Dr. Ezdehar Nassif Ali

Pelvic organ prolapse (POP)

A prolapse is a protrusion of an organ or structure beyond its normal
confines .
• The herniation of the pelvic organs to or beyond the vaginal walls is a common condition. A prevalence of 41-50% of women over the age of 40 years.
Many women with prolapse experience symptoms that impact daily activities, sexual function, and exercise.
Its caused by injury to the muscles or tissues that support the pelvic organs.

Classification:

Prolapses are classified according to their location and the organs contained within them.
Anterior vaginal wall prolapse
• Urethrocele: Prolapse of the urethra through the vagina
• Cystocele: Prolapse of the bladder through the vagina
• Cystourethrocele: descent of bladder and urethra
Posterior vaginal wall prolapse
• Rectocele: Prolapse of the rectum through the vagina
• Enterocele : Prolapse of the small bowel through the vagina
Apical vaginal prolapse
• Uterovaginal : uterine descent with inversion of vaginal apex
• Vault: post-hysterectomy inversion of vaginal apex



Pelvic organ prolapse

Grading:

Three degrees of prolapse are described and the lowest or most dependent portion of the prolapse is assessed while the patient is straining:
1st: descent within the vagina
2nd: descent to the introitus
3rd: descent outside the introitus.
In the case of uterovaginal prolapse, the most dependent portion of the prolapse is the cervix, and carful examination can differentiate utero vaginal descent from a long cervix.

Third-degree uterine prolapse is termed ‘procidentia’ and is usually accompanied by cystourethrocele and rectocele.

Structure and function of the pelvic floor

• The pelvic floor functions to support the pelvic and abdominal viscera and help maintain control of their contents.

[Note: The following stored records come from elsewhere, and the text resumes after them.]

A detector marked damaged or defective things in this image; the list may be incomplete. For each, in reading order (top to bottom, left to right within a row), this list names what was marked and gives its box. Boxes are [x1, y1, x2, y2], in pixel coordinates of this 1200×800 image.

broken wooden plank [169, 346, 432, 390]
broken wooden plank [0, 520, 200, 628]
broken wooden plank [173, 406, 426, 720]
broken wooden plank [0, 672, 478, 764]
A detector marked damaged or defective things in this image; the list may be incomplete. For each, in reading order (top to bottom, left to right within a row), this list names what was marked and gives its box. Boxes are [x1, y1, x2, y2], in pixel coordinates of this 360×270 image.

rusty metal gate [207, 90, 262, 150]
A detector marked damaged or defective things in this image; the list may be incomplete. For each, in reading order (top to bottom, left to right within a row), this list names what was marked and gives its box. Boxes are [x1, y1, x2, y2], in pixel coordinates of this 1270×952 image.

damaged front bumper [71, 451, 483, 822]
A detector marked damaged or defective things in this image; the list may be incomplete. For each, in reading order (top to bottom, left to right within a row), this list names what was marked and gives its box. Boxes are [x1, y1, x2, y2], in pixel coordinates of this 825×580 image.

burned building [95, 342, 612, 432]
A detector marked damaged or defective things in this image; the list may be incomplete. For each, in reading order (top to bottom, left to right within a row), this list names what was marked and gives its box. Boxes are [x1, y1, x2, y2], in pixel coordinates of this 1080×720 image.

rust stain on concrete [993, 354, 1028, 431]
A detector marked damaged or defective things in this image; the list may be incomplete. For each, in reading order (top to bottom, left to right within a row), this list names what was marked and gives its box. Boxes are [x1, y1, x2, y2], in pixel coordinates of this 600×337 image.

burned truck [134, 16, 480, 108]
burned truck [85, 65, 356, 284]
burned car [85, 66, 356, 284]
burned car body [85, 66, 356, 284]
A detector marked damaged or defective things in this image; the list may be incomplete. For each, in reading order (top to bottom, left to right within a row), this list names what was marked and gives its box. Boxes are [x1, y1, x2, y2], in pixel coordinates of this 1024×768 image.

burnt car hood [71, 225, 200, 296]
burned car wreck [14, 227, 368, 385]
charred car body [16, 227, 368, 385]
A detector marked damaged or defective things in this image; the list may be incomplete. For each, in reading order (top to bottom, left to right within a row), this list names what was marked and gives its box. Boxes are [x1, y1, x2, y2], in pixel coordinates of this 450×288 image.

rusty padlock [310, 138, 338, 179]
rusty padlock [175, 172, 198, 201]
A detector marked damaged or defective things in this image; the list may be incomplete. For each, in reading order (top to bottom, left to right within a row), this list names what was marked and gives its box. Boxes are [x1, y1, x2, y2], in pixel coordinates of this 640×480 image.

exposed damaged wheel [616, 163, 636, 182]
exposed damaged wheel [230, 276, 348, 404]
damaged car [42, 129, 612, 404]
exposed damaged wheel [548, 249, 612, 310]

It has two major components, which are interdependent: the muscle and fascia.
Muscle:
Levator ani muscles consist of pubococcygeus, coccygeus and ileococcygeus muscles on each side ,which together form a muscular floor to the pelvis.
Fascia:
Fascia envelopes levator ani, attaches it to bone at its origin and holds the two muscles together in the midline. The urethra, vagina and rectum perforate this midline fascia.
Thus ,the pelvic viscera are supported by both the levator ani muscle and the fascial attachments that are condensed in some areas and are often referred to as ligaments—the uterosacral, cardinal and round ligaments being examples.


Aetiology
The connective tissue, levator ani and intact nerve supply are vital for the maintenance of position of the pelvic structures, and are influenced by pregnancy , childbirth and ageing. Whether congenital or acquired, connective tissue defects appear to be important in the aetiology of prolapse and urinary
stress incontinence.
Two per cent of symptomatic prolapse occurs in nulliparous women , implying that there may be a congenital weakness of connective tissue.

Risk factors:

• Parity — The risk of POP increases with increasing parity
• Obstetric factors _POP can develop during pregnancy prior to delivery. Vaginal delivery is associated with a higher incidence of POP than cesarean.
Advancing age — Older women are at an increased risk for POP
• Obesity — Overweight and obese women (body mass index >25) have a two-fold higher risk of having prolapse than other women. While weight gain is a risk factor for developing prolapse, it is controversial whether weight loss results in prolapse regression. However, there are reports of POP regression in women after bariatric surgery.

• Hysterectomy —It is associated with an increased risk of apical prolapse.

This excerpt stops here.